- Data for analysis -
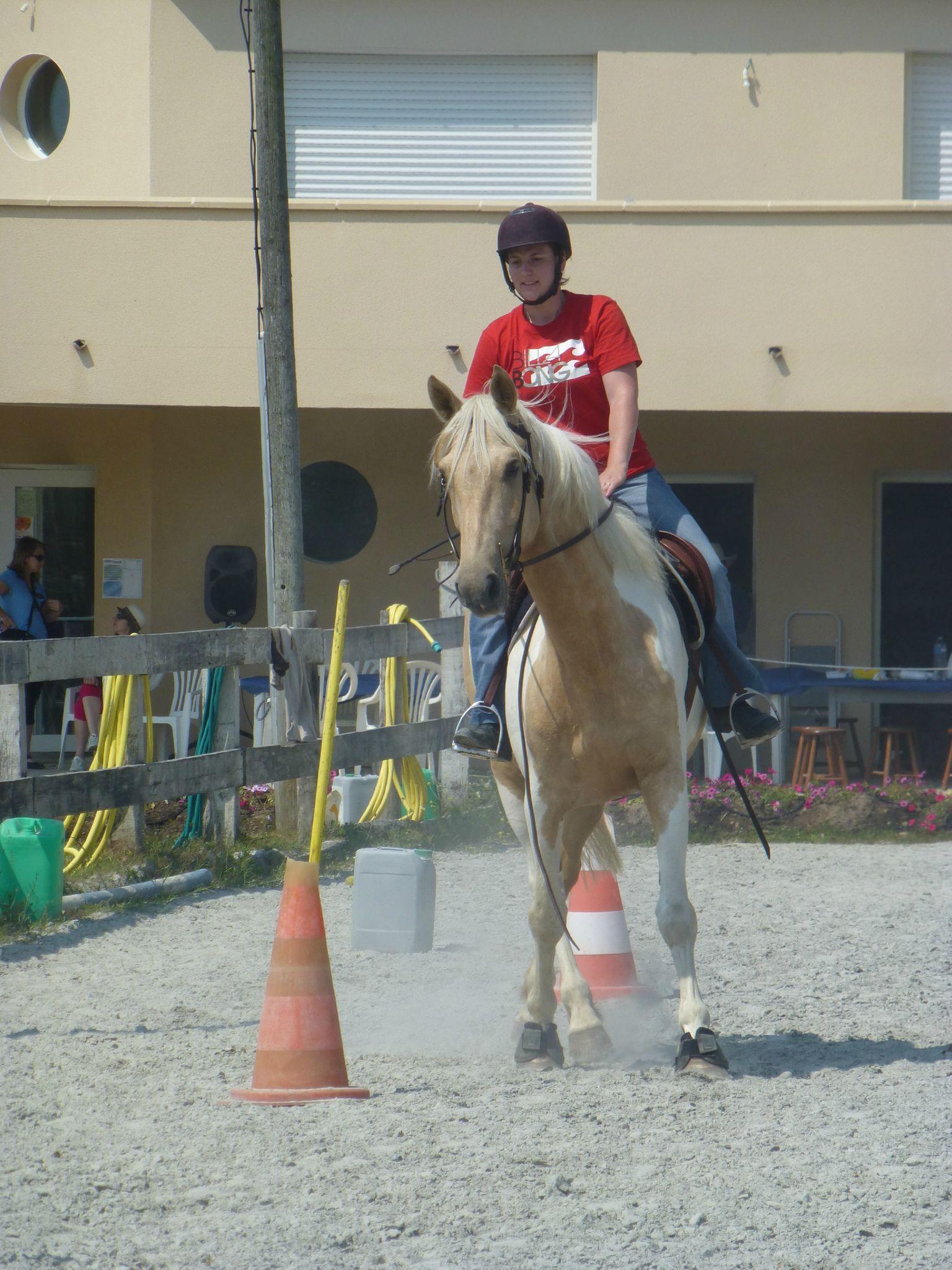 Jeux équestres manchots 2013 (233)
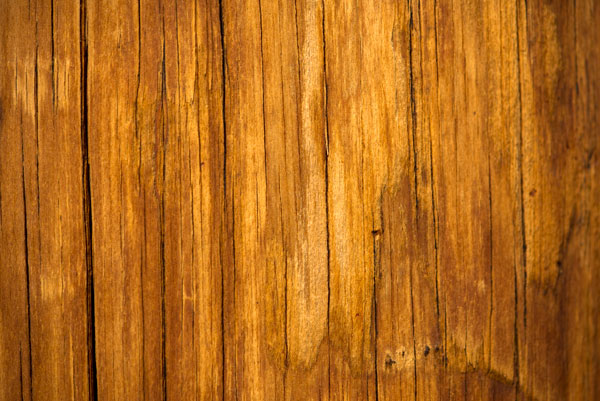Bright wooden texture free stock pic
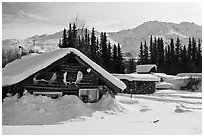 Heavily snow-covered cabins in winter. Wiseman, Alaska, USA ( black and white)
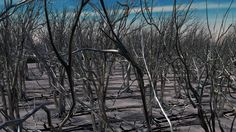 In this Maya 2016 tutorial I will show you how to create a forest using XGEN. This video is inspired by an excellent tutorial made by Steven Roselle ( Here t...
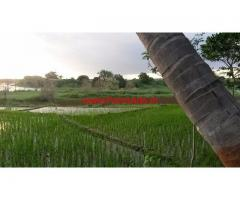 30 km from Mysore 16 acres land for sale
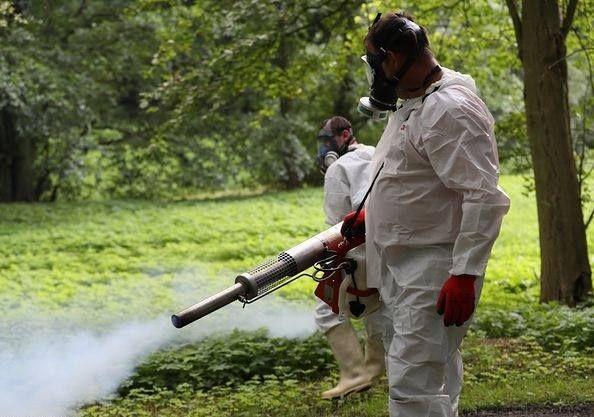 Odkomarzanie oprysk na kleszcze zwalczanie komarów lubuskie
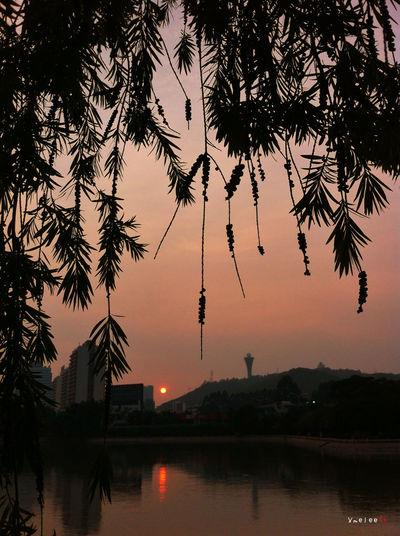 Xiamen Taking Photos Iphonephotography Streetphotography IPhoneography Sunset IPhone Lake View Trees Silhouette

- The problem -
Repeat everything in the records above exactly; pictures are not part of the copy.

- The completed task -
 Jeux équestres manchots 2013 (233)
Bright wooden texture free stock pic
 Heavily snow-covered cabins in winter. Wiseman, Alaska, USA ( black and white)
 In this Maya 2016 tutorial I will show you how to create a forest using XGEN. This video is inspired by an excellent tutorial made by Steven Roselle ( Here t...
 30 km from Mysore 16 acres land for sale
 Odkomarzanie oprysk na kleszcze zwalczanie komarów lubuskie
 Xiamen Taking Photos Iphonephotography Streetphotography IPhoneography Sunset IPhone Lake View Trees Silhouette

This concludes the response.